- Instructions for the task -
Rewrite the records below, changing every "hut roof" to "cabin roof" and leaving everything else unchanged.
BEGIN
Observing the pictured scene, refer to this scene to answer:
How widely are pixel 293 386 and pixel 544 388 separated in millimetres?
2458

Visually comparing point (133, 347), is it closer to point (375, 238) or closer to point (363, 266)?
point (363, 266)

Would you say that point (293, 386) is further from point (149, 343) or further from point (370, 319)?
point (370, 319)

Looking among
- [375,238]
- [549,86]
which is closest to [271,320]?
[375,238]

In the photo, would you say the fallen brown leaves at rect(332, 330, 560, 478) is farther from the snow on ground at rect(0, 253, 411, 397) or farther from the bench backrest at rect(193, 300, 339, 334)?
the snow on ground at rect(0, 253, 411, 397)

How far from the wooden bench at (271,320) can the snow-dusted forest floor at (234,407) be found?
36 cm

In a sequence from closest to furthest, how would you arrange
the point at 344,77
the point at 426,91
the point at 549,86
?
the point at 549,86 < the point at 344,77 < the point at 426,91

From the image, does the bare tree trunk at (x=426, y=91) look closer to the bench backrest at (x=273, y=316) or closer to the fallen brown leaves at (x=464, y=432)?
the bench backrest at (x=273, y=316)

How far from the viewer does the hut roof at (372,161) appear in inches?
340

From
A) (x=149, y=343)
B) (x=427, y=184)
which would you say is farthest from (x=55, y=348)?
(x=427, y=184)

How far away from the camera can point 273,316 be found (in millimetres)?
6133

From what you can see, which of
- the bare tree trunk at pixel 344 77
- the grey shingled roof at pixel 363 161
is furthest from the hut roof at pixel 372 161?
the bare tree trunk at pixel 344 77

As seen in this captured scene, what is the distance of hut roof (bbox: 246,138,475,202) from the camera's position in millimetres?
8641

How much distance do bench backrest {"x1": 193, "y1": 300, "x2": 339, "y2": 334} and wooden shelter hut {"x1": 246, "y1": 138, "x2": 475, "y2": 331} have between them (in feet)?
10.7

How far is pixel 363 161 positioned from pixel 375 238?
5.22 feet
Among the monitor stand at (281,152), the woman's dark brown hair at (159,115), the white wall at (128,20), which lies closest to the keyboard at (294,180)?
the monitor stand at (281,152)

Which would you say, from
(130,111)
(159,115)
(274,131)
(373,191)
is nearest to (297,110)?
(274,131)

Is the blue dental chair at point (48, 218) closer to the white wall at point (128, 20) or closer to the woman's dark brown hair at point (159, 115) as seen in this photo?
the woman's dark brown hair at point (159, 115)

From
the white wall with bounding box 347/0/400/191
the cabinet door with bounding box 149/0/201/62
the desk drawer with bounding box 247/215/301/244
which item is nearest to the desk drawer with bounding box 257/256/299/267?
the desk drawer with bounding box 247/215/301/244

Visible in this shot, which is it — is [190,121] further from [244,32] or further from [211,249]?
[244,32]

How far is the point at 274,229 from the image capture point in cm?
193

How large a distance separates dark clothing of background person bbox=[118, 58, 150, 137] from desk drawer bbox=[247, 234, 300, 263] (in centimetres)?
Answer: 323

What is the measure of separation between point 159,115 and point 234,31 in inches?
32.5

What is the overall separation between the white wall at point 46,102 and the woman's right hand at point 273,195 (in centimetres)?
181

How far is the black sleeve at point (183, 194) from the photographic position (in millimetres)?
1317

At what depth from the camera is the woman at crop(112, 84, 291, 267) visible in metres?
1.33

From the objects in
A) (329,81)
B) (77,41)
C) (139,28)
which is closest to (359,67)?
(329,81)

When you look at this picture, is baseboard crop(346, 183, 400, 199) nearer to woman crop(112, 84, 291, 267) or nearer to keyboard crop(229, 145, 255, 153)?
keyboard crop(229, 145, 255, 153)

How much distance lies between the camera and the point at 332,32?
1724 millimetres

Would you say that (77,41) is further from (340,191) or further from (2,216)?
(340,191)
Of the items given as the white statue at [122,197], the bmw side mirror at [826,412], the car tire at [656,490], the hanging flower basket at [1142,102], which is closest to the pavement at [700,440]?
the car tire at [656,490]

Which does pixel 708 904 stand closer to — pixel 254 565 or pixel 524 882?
END
- Finished answer -
Observing the pictured scene, refer to this scene to answer:
How widely are pixel 293 386 and pixel 544 388 separated in millimetres?
2458

Visually comparing point (133, 347), is it closer to point (375, 238) or closer to point (363, 266)?
point (363, 266)

Would you say that point (293, 386) is further from point (149, 343) or further from point (370, 319)?
point (370, 319)

Looking among
- [375,238]
- [549,86]
which is closest to [271,320]?
[375,238]

In the photo, would you say the fallen brown leaves at rect(332, 330, 560, 478) is farther from the snow on ground at rect(0, 253, 411, 397) or farther from the bench backrest at rect(193, 300, 339, 334)?
the snow on ground at rect(0, 253, 411, 397)

How far from the wooden bench at (271,320) can the snow-dusted forest floor at (234,407) be found?
36 cm

In a sequence from closest to furthest, how would you arrange
the point at 344,77
the point at 426,91
the point at 549,86
?
the point at 549,86 < the point at 344,77 < the point at 426,91

From the image, does the bare tree trunk at (x=426, y=91) look closer to the bench backrest at (x=273, y=316) or closer to the fallen brown leaves at (x=464, y=432)?
the bench backrest at (x=273, y=316)

How far from the viewer does the cabin roof at (372,161) appear in inches?
340

From
A) (x=149, y=343)
B) (x=427, y=184)
which would you say is farthest from (x=55, y=348)?
(x=427, y=184)

How far away from the camera can point 273,316 be found (in millimetres)?
6133

From what you can see, which of
- the bare tree trunk at pixel 344 77
- the grey shingled roof at pixel 363 161
is furthest from the cabin roof at pixel 372 161?
the bare tree trunk at pixel 344 77

As seen in this captured scene, what is the distance of cabin roof (bbox: 246,138,475,202) from the camera's position in millimetres?
8641

How much distance do bench backrest {"x1": 193, "y1": 300, "x2": 339, "y2": 334} and wooden shelter hut {"x1": 246, "y1": 138, "x2": 475, "y2": 331} have between them (in feet)?
10.7

How far is pixel 363 161 positioned from pixel 375 238?
5.22 feet
Among the monitor stand at (281,152), the woman's dark brown hair at (159,115), the white wall at (128,20), which lies closest to the keyboard at (294,180)?
the monitor stand at (281,152)

Which would you say, from
(130,111)
(159,115)
(274,131)
(373,191)
is nearest to (297,110)?
(274,131)

Is the blue dental chair at point (48, 218) closer to the white wall at point (128, 20) or closer to the woman's dark brown hair at point (159, 115) as seen in this photo?
the woman's dark brown hair at point (159, 115)

From
the white wall with bounding box 347/0/400/191
the cabinet door with bounding box 149/0/201/62
the desk drawer with bounding box 247/215/301/244
which item is nearest to the desk drawer with bounding box 257/256/299/267?
the desk drawer with bounding box 247/215/301/244

Visible in this shot, which is it — is [190,121] further from [244,32] or further from [211,249]?
[244,32]

How far is the point at 274,229 from the image capture point in cm?
193

How large a distance separates dark clothing of background person bbox=[118, 58, 150, 137] from desk drawer bbox=[247, 234, 300, 263] (in centimetres)?
Answer: 323

What is the measure of separation between point 159,115 and point 234,31 in inches?
32.5

What is the overall separation between the white wall at point 46,102 and the woman's right hand at point 273,195 (in centimetres)?
181

How far is the black sleeve at point (183, 194) from the photographic position (in millimetres)?
1317

At what depth from the camera is the woman at crop(112, 84, 291, 267) visible in metres?
1.33

From the objects in
A) (329,81)
B) (77,41)
C) (139,28)
which is closest to (359,67)?
(329,81)

When you look at this picture, is baseboard crop(346, 183, 400, 199) nearer to woman crop(112, 84, 291, 267) or nearer to keyboard crop(229, 145, 255, 153)?
keyboard crop(229, 145, 255, 153)

How much distance lies between the camera and the point at 332,32?
1724 millimetres

Would you say that (77,41) is further from (340,191) or further from (2,216)?
(340,191)
Of the items given as the white statue at [122,197], the bmw side mirror at [826,412], the car tire at [656,490], the hanging flower basket at [1142,102], which is closest to the pavement at [700,440]?
the car tire at [656,490]

Which does pixel 708 904 stand closer to — pixel 254 565 or pixel 524 882?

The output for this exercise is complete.